If you’re agenda-spotting in this case, be on the lookout for a “new” medicine getting rushed through patent offices. This anti-coronavirus drug will then be bought-up in huge amounts by hospitals and health services the world over.
Whichever of the handful of pharmagiants owns the patent will get a huge profit boom, plus the soaring stock prices that go along with owning the miracle cure to the scary disease du jour.
Longer-term, there is vaccination to consider. Medicine you have to take even if you’re not sick is a goldmine for pharmaceutical companies, and if the government makes them mandatory (always an issue simmering on the back-burner) well, then that’s even better. Not only does it mean they don’t really have to work (I mean, how much work do you put into a product literally everyone is legally obliged to use?), but the opportunities for large-scale genetic research (and corruption) are endless.
Generally speaking, fear is always useful. If you can frighten people they do whatever you say. A fact known to leaders and propagandists for centuries.
Following the Boston bombing, despite the manhunt being for just two alleged bombers, the entire city of Boston was put on lockdown. The national guard rolled tanks down the street, and nobody said a word.
Right now, despite fewer than 30 deaths, millions of Chinese people are under a “lockdown”. Public gatherings are being halted. That’s power you can’t buy.
It never hurts to normalise the idea of martial law. After all, you don’t know when you might need it for real.
I know there is a temptation, in alt-media circles, to see China as a good guy just because they oppose US imperialism, but they have corruption and authoritarianism there too. Their officials are just as power-hungry as ours. There’s no reason to think they wouldn’t take advantage of a crisis (or even create one), in order to increase their control.
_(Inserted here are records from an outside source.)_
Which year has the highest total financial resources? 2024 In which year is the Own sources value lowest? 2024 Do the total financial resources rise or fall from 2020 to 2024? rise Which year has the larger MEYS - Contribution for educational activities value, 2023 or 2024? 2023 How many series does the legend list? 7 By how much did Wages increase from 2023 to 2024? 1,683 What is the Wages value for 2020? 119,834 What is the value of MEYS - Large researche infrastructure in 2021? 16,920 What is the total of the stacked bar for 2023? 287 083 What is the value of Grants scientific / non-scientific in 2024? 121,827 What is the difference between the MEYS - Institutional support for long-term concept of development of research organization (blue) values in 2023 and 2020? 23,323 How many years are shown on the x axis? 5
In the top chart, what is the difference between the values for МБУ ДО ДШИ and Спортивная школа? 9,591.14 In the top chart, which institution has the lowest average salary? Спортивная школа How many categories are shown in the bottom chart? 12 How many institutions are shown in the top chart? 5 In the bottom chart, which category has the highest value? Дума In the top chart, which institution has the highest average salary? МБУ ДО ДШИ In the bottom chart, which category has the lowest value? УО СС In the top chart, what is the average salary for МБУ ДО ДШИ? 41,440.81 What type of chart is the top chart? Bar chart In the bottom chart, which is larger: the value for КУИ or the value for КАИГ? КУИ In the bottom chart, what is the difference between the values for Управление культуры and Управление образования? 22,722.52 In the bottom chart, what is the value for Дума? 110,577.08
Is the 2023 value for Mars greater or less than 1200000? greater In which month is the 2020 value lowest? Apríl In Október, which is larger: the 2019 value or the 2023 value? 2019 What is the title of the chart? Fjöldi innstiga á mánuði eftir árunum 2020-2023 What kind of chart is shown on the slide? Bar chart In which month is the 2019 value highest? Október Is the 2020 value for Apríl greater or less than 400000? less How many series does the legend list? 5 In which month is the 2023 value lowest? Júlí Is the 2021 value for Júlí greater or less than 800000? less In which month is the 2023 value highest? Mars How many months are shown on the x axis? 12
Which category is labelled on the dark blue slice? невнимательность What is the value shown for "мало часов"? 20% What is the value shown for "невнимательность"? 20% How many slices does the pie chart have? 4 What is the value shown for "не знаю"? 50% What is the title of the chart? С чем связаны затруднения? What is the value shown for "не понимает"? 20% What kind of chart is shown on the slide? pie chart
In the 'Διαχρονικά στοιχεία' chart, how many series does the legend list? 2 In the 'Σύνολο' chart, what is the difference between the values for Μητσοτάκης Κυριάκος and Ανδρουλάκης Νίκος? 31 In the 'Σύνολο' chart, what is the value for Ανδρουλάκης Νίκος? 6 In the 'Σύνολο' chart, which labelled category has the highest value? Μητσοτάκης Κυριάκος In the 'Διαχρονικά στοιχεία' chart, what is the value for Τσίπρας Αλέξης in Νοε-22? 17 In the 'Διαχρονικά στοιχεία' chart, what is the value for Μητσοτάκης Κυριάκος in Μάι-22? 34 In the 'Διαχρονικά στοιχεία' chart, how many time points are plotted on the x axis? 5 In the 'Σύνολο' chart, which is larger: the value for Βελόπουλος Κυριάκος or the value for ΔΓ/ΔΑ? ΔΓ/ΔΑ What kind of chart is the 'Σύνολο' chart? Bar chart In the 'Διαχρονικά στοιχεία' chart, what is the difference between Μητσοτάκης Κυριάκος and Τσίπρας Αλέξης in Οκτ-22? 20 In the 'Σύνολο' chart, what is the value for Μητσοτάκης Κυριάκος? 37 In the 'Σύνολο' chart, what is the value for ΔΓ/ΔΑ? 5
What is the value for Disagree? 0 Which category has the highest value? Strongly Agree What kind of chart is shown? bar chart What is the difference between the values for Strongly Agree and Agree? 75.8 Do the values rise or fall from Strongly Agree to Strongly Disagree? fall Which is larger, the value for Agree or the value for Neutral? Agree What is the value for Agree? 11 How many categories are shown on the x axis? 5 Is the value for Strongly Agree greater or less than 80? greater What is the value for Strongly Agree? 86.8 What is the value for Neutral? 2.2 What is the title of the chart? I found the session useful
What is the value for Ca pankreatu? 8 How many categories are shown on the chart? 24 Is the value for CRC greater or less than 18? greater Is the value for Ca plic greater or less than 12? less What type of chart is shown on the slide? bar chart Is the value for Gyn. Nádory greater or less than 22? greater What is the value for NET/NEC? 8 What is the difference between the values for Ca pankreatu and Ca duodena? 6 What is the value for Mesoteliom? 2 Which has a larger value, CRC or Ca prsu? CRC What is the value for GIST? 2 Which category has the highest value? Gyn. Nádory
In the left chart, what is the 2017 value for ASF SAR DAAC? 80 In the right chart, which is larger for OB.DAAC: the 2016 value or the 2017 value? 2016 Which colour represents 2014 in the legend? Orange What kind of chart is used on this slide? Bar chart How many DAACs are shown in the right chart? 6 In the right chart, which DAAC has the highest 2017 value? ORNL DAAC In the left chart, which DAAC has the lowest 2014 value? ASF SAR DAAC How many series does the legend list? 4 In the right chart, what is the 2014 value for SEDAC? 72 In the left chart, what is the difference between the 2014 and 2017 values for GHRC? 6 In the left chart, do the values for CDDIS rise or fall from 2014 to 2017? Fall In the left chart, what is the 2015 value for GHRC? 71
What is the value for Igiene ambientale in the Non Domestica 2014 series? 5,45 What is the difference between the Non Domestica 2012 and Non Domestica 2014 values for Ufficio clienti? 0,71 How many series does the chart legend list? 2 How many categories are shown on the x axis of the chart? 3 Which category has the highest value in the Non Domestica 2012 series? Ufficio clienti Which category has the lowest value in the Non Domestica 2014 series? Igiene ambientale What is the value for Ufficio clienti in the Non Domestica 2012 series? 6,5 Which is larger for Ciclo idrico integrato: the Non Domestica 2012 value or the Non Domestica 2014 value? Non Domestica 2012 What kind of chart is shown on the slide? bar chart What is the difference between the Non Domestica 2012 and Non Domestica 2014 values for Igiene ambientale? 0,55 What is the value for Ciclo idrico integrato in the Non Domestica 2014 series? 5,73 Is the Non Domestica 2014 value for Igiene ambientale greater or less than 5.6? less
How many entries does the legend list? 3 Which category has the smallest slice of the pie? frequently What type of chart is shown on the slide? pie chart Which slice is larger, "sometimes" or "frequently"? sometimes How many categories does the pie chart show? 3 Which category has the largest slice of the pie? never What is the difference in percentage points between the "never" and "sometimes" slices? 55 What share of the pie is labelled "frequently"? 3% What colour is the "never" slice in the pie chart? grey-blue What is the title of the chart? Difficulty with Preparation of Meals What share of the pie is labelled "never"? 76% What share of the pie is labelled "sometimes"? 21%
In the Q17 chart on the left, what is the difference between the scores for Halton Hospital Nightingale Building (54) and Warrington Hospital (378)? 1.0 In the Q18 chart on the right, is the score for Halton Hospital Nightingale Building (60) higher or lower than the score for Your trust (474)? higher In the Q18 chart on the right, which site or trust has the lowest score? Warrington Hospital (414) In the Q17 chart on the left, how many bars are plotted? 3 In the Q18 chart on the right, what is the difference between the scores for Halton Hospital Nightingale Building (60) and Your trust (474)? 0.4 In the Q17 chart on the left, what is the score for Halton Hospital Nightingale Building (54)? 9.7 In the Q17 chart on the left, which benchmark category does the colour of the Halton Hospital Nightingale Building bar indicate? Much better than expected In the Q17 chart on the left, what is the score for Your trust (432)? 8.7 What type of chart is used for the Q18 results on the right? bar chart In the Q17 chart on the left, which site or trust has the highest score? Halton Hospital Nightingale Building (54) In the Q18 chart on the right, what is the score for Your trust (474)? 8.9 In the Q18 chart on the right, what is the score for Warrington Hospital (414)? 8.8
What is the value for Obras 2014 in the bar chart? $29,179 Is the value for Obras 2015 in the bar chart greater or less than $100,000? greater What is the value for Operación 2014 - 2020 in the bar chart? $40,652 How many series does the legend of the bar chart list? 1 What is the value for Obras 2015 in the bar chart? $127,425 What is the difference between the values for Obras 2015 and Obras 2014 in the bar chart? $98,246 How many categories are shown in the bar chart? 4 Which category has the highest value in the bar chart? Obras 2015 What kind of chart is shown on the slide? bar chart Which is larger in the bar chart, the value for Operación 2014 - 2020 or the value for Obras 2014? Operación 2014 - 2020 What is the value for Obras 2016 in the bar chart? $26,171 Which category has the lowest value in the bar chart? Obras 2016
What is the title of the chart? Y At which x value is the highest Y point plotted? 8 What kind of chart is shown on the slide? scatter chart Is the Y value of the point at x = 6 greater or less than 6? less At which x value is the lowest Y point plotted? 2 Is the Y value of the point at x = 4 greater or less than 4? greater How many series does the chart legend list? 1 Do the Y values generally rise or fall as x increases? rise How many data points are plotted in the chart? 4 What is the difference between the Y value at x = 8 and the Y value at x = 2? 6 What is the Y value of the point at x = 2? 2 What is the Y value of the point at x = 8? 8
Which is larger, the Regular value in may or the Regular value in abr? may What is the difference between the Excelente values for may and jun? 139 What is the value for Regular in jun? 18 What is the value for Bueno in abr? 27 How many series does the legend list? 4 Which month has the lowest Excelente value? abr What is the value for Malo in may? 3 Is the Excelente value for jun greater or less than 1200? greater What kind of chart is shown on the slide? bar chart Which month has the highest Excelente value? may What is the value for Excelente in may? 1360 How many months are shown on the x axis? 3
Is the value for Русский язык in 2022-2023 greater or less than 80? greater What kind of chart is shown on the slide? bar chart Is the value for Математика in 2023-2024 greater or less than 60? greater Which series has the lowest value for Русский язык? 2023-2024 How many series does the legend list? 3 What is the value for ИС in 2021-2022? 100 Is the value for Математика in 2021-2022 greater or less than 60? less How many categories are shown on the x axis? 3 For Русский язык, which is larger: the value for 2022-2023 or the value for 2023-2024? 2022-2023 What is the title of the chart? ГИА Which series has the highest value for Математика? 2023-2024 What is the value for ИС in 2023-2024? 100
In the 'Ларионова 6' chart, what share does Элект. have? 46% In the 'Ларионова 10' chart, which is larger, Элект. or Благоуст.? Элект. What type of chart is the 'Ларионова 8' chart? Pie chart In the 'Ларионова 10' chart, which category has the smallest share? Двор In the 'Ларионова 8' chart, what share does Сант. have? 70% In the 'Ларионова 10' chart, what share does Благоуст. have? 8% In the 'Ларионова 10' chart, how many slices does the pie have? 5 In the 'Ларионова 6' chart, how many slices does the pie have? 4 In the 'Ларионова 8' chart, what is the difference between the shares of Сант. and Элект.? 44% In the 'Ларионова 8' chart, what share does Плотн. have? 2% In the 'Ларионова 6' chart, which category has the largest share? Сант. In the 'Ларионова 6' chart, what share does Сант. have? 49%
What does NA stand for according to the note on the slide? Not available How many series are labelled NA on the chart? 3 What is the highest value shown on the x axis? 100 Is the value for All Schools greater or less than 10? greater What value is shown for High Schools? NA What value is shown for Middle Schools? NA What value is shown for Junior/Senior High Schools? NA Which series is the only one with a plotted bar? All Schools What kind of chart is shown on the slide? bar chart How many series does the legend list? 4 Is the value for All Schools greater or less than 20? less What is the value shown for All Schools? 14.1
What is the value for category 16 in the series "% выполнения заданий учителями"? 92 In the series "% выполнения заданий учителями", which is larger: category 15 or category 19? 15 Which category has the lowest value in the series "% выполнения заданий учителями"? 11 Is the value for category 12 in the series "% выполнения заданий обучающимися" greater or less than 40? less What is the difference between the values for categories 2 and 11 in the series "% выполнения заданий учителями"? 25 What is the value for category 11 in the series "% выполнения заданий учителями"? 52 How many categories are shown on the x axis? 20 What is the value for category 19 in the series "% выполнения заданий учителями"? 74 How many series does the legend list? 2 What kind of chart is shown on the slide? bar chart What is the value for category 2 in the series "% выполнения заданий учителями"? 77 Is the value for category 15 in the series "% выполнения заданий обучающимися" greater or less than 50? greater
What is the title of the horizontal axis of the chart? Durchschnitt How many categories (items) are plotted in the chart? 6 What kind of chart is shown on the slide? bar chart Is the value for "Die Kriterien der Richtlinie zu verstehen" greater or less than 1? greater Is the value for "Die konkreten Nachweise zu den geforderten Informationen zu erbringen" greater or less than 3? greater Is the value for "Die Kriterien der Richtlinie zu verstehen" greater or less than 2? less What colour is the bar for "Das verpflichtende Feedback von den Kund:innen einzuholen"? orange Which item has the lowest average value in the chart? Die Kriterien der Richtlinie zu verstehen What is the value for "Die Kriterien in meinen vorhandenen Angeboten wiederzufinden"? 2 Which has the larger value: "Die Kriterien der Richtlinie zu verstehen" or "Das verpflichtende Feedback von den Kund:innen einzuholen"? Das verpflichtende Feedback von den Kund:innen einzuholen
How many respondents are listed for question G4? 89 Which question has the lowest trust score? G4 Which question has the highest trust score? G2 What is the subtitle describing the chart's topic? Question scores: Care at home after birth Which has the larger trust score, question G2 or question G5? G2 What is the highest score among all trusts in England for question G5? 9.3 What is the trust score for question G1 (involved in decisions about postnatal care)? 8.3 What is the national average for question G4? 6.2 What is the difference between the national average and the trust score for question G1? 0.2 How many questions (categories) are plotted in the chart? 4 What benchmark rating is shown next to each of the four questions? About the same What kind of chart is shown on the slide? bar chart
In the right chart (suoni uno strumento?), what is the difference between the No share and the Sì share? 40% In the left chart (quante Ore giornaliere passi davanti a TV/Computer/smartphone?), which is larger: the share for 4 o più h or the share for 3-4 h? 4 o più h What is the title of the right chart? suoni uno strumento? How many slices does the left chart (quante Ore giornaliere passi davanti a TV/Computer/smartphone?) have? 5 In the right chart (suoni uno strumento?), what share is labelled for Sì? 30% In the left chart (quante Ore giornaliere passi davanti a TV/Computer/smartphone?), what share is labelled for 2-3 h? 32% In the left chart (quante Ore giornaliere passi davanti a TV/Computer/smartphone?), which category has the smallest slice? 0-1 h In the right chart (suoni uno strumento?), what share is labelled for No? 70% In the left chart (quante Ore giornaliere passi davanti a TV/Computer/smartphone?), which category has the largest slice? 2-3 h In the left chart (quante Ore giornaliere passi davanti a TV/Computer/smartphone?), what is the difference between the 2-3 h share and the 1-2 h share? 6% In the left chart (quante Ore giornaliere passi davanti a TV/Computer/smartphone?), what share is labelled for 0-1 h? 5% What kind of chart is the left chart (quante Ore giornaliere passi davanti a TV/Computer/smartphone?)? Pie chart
Hell, maybe there is no clear agenda at all. Maybe that’s just the psychology of power. Maybe scaring people feels good, and maybe controlling them feels better. Maybe there’s no point in doing terrible things to get into power if you’re not going to use it for its own sake.
Is it possible there’s more to this story? Some fundamental dishonesty most people never think to question? As always with the mainstream media, it’s difficult to take anything for granted.
We don’t know the casualty numbers are accurate, China could be downplaying the threat to minimise panic.
We don’t know that the “lockdown” is as extensive as our media report, the press could be exaggerating to paint China as hysterical or autocratic.
We don’t even know for sure the disease exists at all, when you think about it.
As usual, absolute scepticism is required. It’s hard to say exactly what’s happening yet, but when 26 deaths makes international news…that means something is going on.